When you think that life is going just swell, like mine was, and then it hits you so hard. It is like two tons of negativity are squishing you. It is pure misery.
Well, I was sick for the last 4 days and I can hardly take it. Everything feels bleak. Even wonderful conversations seem distant because of this huge cloud over my head pouring rain.
God feels distant. The pain is so real. With every cramp is a negative, discouraging thought that tries to make me do something that I'd never do otherwise.
I know God is here. I wish He'd get rid of my symptoms quick. Maybe God wants me to be patient. I am not sure. Maybe my symptoms were exacerbated by a pathetic diet, I don't know.
Sometimes it gets to the point that looking for the positive things is a chore in itself. I have to strain at a gnat to find the positive things about stuff that I could find positive things everywhere before.
Giving it over to God is one thing.

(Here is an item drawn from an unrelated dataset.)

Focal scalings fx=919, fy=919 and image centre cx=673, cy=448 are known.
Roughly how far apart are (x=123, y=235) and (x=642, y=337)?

Feeling better is another. God knows that I am very fragile. The littlest things will make me feel hopeless. Using the restroom half the day will make me feel more than a little ugly inside, maybe because of shame.
I can't expect to feel better the instant I give it to God. It probably won't get rid of the feeling. I will still feel nasty, but it is of slight comfort that at least I admit my weakness to God.
Also, I am in a constant battle between keeping the good things and sabotaging them in the name of 'no self esteem.' Sabotaging relationships in the name of misery is no different than I taking a razor blade and slicing my skin open because I am miserable. It might temporarily validate my feeling of uselessness, but reality will dawn upon me and I'll go from feeling useless to feeling suicidal.
Depression is self-destructive. I am going to have to be praying constantly at every turn of the day, because with depression, I can make a choice I will regret for life. God help me please.